Got an adjustable rate mortgage and feeling stressed about where interest rates are headed? You’re not alone. It’s estimated that about $1.5 trillion worth of adjustable rate mortgages (ARMs) are scheduled to reset before the end of 2007. And, while mortgage experts predict interest rates are going to stay relatively flat this year, no one knows for certain where they’re headed in the years to come.
In the past, ARM rates have significantly undercut fixed-loan rates. But the gap has narrowed. In recent weeks, average one-year ARMs have been at 5.51 percent and five-year ARMs at 6.04 percent, compared to 6.32 percent for a 30-year fixed-rate loan. If you opted for an ARM several years ago, when the spread was much wider, you probably saved yourself hundreds of dollars a year in interest rate payments. But that’s not necessarily true today.
The fact that interest rates have recently inched up slightly is also causing concern. Homeowners don’t want to face payment shock if their adjustable rate mortgages reset at a much higher rate. And with rates still at near historic lows, and long- and short-term rates running neck-and-neck, lenders report what they’re calling a “mini refinance boom.”

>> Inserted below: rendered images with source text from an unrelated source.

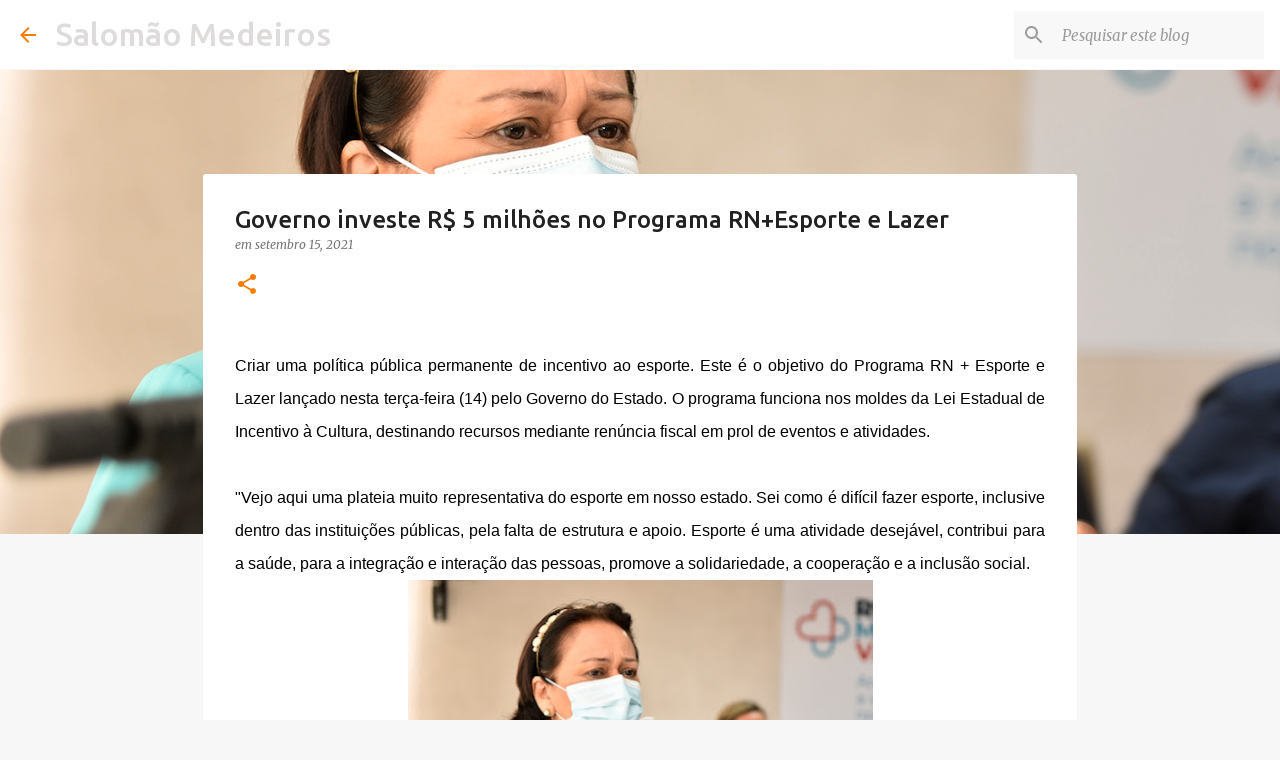

--- FILE ---
content_type: text/html; charset=utf-8
request_url: https://www.google.com/recaptcha/api2/aframe
body_size: 268
content:
<!DOCTYPE HTML><html><head><meta http-equiv="content-type" content="text/html; charset=UTF-8"></head><body><script nonce="ZAbC33mikPIsMEG7E9oq9g">/** Anti-fraud and anti-abuse applications only. See google.com/recaptcha */ try{var clients={'sodar':'https://pagead2.googlesyndication.com/pagead/sodar?'};window.addEventListener("message",function(a){try{if(a.source===window.parent){var b=JSON.parse(a.data);var c=clients[b['id']];if(c){var d=document.createElement('img');d.src=c+b['params']+'&rc='+(localStorage.getItem("rc::a")?sessionStorage.getItem("rc::b"):"");window.document.body.appendChild(d);sessionStorage.setItem("rc::e",parseInt(sessionStorage.getItem("rc::e")||0)+1);localStorage.setItem("rc::h",'1768752748077');}}}catch(b){}});window.parent.postMessage("_grecaptcha_ready", "*");}catch(b){}</script></body></html>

Most of the activity is coming from a surge in applications from those looking to refinance their existing ARMs with the security of a fixed-rate loan. Jim Svinth, chief economist at LendingTree.com, says, “We’re seeing a lot of people who are saying they’d rather pay an extra half a percent to avoid the risk of a reset on an adjustable rate mortgage in the future.”
And rates don’t have to shoot up to double-digit levels to have a significant impact. Say they increase by just 2 percent to the 8.32 percent 30-year fixed-rate national average they were at in January 2000. On a $200,000 mortgage, your current $1,272.84 monthly payment would increase to $1,512.39, an additional $271.84 a month or $3,262.08 a year.
That’s a considerable chunk of change -- certainly something to think about.